A tax-exempt benefit may be paid only when records, that is, a travel log, are kept for business trips. A travel log has to include the details of the person using the passenger car, the details of the registration plate of the passenger car, the start and end readouts of the odometer for every business trip and the date of the trip and the purpose for every trip. The format in which a travel log is kept, e.g. either on paper or electronically, is irrelevant – it is important for it to include the above information. As a result, a tax-exempt benefit cannot be paid for future trips but rather only for trips already completed.

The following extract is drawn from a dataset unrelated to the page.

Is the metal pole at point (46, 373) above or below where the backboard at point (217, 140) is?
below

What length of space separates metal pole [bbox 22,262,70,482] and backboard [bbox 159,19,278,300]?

If a benefit for the use of a personal passenger car is paid without keeping records, the disbursement is income from employment that has to be declared in a personalised manner in Annex 1 (Annex 2 in the case of a non-resident) to TSD.

Based on a travel log, business trips may be reimbursed up to 30 cents per kilometre but not more than 335 euros for trips completed in a calendar month. This means that an employer may also set a lower kilometre price, e.g. 20 cents; however neither limit may be exceeded in order for the condition of the tax exemption to be met. Hence, if the kilometre price of a benefit has been set at, for example, 1 euro, the portion exceeding the kilometre price cap, or 70 cents, is taxable, irrespective of how great the benefit amount is in total.

A benefit may be paid to an employee also on an aggregate basis, that is, more than 335 euros on accruals basis in a calendar month; however, it is important that a benefit calculated for any single month does not exceed the stipulated limit.

Any benefit amount exceeding limits is considered a fringe benefit. If the calculated benefit amount for the calendar month works out to be greater than the limit, the fringe benefit is calculated separately for each month, and the fringe benefit has to be declared in the month when the benefit has been disbursed.

If accounting are kept, a natural person may receive tax-exempt benefits also from multiple employers, with the cap of 335 euros applied to each employer separately. A benefit includes all the costs related to the normal use of a car (including fuel, parking etc.).

The kilometre price and tax-exempt limit set in the regulation are not linked to actual costs (documents detailing the costs). Whilst subsection 12 (3) of the Income Tax Act does state that the income of a natural person is not a documented cost reimbursement provided for the benefit of another party, it also adds that this subsection is not applied to a benefit the taxation of which is subject to separate conditions and limits. Since separate conditions and limits have been set for a benefit paid for the use of a personal passenger car, reimbursement of the use of a passenger car (e.g. payment of a parking fee, tyre replacement, running costs of repairs or the like) on the basis of documents detailing the costs is a fringe benefit.

Exceptionally, the costs of a personal passenger car may be reimbursed based on a document detailing the costs if travel on secondment is completed using a personal passenger car, and these costs are reimbursed based on the so-called regulations concerning missions.